Yep, been a hectic day - thanks for the orders !

:thumb:


----------



## AndyC (Oct 25, 2005)

And that warehouse was probably, oh, about 120 degrees, eh Adrian?


----------



## Mr Marine (Jan 8, 2006)

!! at least - but I'll let you in to a little secret - we have another rather good picker and packer now - his first day today !!! 

- So managed to cover some training on where and how to pack the products for despatch, checking the lids, spray heads with what ranges etc etc- we don't want to let the service drop !

I think he might wear shorts tomorrow !:lol:


----------



## Brazo (Oct 27, 2005)

Good stuff Adrian! PS when are you getting the APC back in?


----------



## AndyC (Oct 25, 2005)

Mr Marine said:


> I think he might wear shorts tomorrow !:lol:


:doublesho Adrian - standards are slipping mate


----------



## Mr Marine (Jan 8, 2006)

Brazo - APC fingers crossed Thursday ..........expecting confirmation sometime today.
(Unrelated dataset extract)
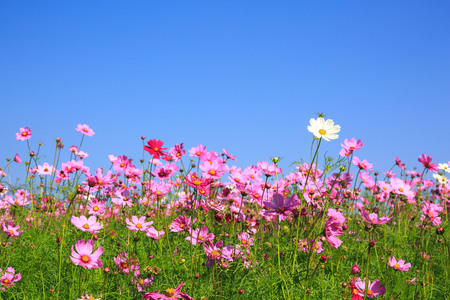 Cosmos purple flower on blue sky for love and valentine day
Will post on the C and S traders section when I hear.

We're expecting a huge delivery on Thursday this week, I reckon somebody planned that ! Mentioning no names !

- and Andy - it's OK - he has trousers on ! - He said it wouldn't look right ! 

So standards are still as high as ever !


----------



## AndyC (Oct 25, 2005)

Glad to hear it - wouldn't want things slipping in the Big Man's absence :lol:


----------